Comprehensive cross-interaction of multiple programmed cell death (PCD) patterns in the patients with lung adenocarcinoma (LUAD) have not yet been thoroughly investigated. Here, we collected 19 different PCD patterns, including 1911 PCD-related genes, and developed an immune-derived multiple programmed cell death index (MPCDI) based on machine learning methods. Using the median MPCDI scores, we categorized the LUAD patients into two groups: low-MPCDI and high-MPCDI. Our analysis of the TCGA-LUAD training cohort and three external GEO cohorts (GSE37745, GSE30219, and GSE68465) revealed that patients with high-MPCDI experienced a more unfavorable prognosis, whereas those with low-MPCDI had a better prognosis.
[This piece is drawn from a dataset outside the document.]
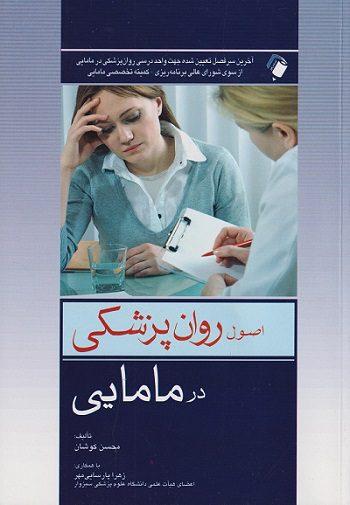 کتاب اصول روانپزشکی در مامایی | تالیف محسن کوشان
Furthermore, the results of both univariate and multivariate Cox regression analyses further confirmed that MPCDI serves as a novel independent risk factor. By combining clinical characteristics with the MPCDI, we constructed a nomogram that provides an accurate and reliable quantitative tool for personalized clinical management of LUAD patients. The findings obtained from the analysis of C-index and the decision curve revealed that the nomogram outperformed various clinical variables in terms of net clinical benefit. Encouragingly, the low-MPCDI patients are more sensitive to commonly used chemotherapy drugs, which suggests that MPCDI scores have a guiding role in chemotherapy for LUAD patients. Therefore, MPCDI can be used as a novel clinical diagnostic classifier, providing valuable insights into the clinical management and clinical decision-making for LUAD patients.